According to the Centers for Disease Control, “there are a few treatments that can help slow the progression of muscle loss, such as use of steroids, but there is no cure.”
Symptoms of Muscular Dystrophy in Toddlers
Signs of Duchenne MD first begin to show when a child is between the ages of 3 and 6 years old and they notice that their child is having problems with motor skills.
The child may be falling down frequently, have difficulty getting up when he is sitting or lying down, or have difficulty climbing stairs. Children may walk with shoulders pushed back or on their toes in a kind of waddle, or may be delayed walking on their own. Parents may also notice the child has enlarged calf muscles, due to pseudohypertrophy. Getting tired easily during routine physical activity is another symptom of MD.
Testing for Muscular Dystrophy with CK Levels
If your pediatrician suspects that your child may have muscular dystrophy, they will likely begin by testing the creatine kinase (CK) level in your child’s blood. This muscle enzyme is very high in children with muscular dystrophy.
If your doctor discovers a high CK level, they will likely do DNA testing to look for mutations in the gene that makes dystrophin. If this genetic testing is negative, then a muscle biopsy may be done to confirm the diagnosis of muscular dystrophy.
Newborn Screening for Muscular Dystrophy
Although it is possible to screen newborns for muscular dystrophy by testing their level of creatine kinase, it is not routinely done.
One of the big problems is that only about 10 percent of newborns with a high CK level will actually have muscular dystrophy. The other 90 percent will have CK levels that return to normal when they are a few weeks old.

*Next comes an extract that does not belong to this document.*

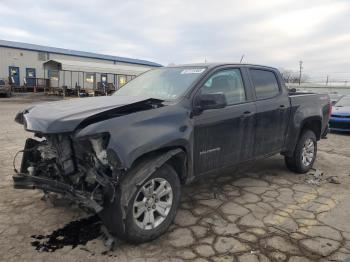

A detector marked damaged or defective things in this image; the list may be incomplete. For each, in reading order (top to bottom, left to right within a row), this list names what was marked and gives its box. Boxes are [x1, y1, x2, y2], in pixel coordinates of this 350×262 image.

Muscular Dystrophy Treatments
The NIH reports that “the prognosis of MD varies according to the type of MD and the progression of the disorder.” Some cases may be mild and progress very slowly over a normal lifespan, while other cases may have more marked progression of muscle weakness, functional disability, and loss of the ability to walk. If your child had an MD diagnosis, you can learn more about your child’s case as you build your team of trusted healthcare professionals.
“Duchenne/Becker Treatment and Care.” Centers for Disease Control (2016).
“Muscular Dystrophy Information Page.” National Institutes of Health (2016).